Let's separate what's true from what's noise.

What the algorithm says (not "best practices")

Initial post distribution happens in the first 60–90 minutes (how the LinkedIn algorithm works). If your audience is active in that window, the algorithm amplifies. If not, the post dies before taking off and doesn't recover.

This changes the framing: the question isn't "when does everyone post?", but "when is my audience looking at the feed?"

Hours that work by audience type

Corporate employees (Europe)

  • 8:00–9:00 (commute or first coffee).
  • 12:30–13:30 (lunch break).
  • 17:30–18:30 (end of day, transition scroll).

Founders and SaaS operators

  • 7:00–8:00 (before the workday).
  • 21:00–22:30 (after dinner, high reading, low commenting).

Recruiters and HR

  • 9:30–11:00 midweek, especially Tuesday and Wednesday.
  • Sunday 19:00–21:00 (week prep).

LATAM audience working for US companies

  • 10:00–12:00 EST (resonates with both LATAM and the East Coast).

Mixed international audience

  • 14:00–16:00 CET hits Europe afternoon, US morning, and LATAM midday.

Days of the week in 2026

The "don't post on Friday or weekends" rule no longer applies as strongly as three years ago. What is still true:

  • Tuesday and Wednesday: higher cumulative impressions, but also more competition.
  • Thursday: best engagement-to-competition ratio.
  • Saturday morning: opinion and storytelling posts perform surprisingly well.
  • Sunday evening: high read rates, low comments.
  • Monday: worst day. People check email, not LinkedIn.

How to find your real time

Three steps:

  1. Check your Creator Analytics, section "Audience activity". It shows when your followers are connected.
  2. Cross-reference with your 10 best posts of the last quarter: what time do they share?
  3. Test 4 weeks in 2 different windows, same content type. The difference will be obvious.

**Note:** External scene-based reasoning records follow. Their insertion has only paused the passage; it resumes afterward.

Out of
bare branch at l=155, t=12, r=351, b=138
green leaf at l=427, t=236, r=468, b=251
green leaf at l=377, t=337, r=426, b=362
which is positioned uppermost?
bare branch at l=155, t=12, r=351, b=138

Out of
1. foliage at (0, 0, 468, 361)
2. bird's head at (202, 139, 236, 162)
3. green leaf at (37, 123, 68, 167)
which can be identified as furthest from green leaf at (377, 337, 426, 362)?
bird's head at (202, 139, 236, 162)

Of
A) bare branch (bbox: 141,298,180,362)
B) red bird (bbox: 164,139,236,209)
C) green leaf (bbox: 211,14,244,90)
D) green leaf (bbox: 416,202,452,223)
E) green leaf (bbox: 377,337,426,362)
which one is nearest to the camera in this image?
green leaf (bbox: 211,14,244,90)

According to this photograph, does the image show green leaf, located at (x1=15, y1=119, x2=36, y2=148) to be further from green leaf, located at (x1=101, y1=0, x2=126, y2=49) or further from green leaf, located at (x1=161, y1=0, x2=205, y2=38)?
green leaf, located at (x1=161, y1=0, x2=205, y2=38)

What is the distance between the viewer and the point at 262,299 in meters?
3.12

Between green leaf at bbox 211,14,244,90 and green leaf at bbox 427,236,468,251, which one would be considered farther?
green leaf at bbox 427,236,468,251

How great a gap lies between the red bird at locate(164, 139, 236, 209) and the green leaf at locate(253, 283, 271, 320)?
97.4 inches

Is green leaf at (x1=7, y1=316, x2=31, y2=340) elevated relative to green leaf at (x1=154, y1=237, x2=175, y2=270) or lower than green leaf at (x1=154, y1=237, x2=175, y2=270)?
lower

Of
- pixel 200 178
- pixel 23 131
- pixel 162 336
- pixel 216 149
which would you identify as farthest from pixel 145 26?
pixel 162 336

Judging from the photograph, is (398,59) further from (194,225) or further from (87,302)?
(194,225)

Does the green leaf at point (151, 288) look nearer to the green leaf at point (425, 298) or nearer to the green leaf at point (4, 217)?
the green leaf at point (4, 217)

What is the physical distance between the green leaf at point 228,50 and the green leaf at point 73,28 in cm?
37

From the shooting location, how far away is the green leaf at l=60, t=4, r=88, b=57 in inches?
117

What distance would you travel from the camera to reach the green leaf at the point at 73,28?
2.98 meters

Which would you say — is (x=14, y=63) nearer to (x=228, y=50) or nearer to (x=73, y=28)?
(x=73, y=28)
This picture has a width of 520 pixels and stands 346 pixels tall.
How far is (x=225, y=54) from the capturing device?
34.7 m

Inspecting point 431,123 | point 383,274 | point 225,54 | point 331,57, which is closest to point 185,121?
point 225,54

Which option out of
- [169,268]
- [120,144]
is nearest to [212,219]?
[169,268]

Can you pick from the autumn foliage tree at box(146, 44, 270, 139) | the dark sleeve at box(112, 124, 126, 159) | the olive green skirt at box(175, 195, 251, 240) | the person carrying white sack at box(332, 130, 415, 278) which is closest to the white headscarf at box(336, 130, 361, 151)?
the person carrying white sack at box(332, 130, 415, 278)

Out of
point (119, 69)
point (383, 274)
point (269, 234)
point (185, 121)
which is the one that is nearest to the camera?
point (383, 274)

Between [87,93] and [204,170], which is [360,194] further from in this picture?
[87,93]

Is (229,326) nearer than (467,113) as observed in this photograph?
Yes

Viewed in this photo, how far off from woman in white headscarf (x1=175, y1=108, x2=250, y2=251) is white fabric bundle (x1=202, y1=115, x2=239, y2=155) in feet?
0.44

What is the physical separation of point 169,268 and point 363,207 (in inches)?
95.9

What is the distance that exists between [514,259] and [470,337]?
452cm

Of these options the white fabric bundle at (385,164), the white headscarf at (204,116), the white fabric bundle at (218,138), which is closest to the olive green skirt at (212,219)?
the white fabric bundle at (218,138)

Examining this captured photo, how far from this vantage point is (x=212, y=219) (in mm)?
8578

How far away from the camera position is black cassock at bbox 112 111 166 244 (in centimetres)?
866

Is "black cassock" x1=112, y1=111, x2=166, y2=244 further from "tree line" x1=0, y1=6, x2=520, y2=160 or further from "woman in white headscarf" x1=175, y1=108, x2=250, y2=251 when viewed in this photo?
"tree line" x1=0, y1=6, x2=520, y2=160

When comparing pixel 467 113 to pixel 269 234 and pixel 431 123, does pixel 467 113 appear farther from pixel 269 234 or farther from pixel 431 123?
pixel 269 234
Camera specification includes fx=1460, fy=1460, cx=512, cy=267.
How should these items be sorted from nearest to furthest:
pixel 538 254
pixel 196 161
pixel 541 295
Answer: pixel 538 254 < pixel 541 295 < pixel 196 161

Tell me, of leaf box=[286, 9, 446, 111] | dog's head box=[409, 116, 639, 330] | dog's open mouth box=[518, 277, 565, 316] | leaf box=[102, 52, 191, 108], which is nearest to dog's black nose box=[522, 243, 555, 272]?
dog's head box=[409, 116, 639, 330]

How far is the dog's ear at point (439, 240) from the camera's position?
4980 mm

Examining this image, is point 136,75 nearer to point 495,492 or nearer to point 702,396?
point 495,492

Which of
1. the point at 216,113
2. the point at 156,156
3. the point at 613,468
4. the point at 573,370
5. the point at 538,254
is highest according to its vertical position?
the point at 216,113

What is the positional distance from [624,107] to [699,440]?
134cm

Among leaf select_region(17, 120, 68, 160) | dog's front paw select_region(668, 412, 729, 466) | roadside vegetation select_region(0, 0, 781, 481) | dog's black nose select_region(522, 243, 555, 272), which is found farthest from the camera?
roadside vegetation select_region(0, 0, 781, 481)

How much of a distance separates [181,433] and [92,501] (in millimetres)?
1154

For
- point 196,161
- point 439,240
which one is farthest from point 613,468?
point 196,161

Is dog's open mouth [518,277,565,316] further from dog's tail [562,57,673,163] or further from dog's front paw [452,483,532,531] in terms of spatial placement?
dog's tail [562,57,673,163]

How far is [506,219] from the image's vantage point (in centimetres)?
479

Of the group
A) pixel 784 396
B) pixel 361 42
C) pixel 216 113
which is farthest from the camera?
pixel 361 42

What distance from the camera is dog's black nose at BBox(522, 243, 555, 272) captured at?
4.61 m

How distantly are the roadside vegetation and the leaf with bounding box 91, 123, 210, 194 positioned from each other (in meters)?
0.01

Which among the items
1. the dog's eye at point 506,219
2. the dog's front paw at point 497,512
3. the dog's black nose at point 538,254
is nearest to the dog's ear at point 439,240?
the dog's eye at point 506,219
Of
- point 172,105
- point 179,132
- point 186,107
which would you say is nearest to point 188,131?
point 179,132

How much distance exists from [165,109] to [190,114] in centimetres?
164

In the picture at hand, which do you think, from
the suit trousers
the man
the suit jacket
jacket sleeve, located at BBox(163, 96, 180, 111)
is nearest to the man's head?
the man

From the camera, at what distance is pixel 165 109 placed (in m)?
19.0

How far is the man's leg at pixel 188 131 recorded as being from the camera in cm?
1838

The factor most people ignore

More important than the exact hour is being available to reply in the first 60 minutes. Each comment the author answers with more than 12 words triggers a second wave of distribution. Posting at the "best time" while in a meeting without your phone performs worse than posting at a mediocre time and being able to actively respond.

Schedule the post for when you can be present, not for when an infographic says it's optimal. And make sure the post has the structure the feed amplifies.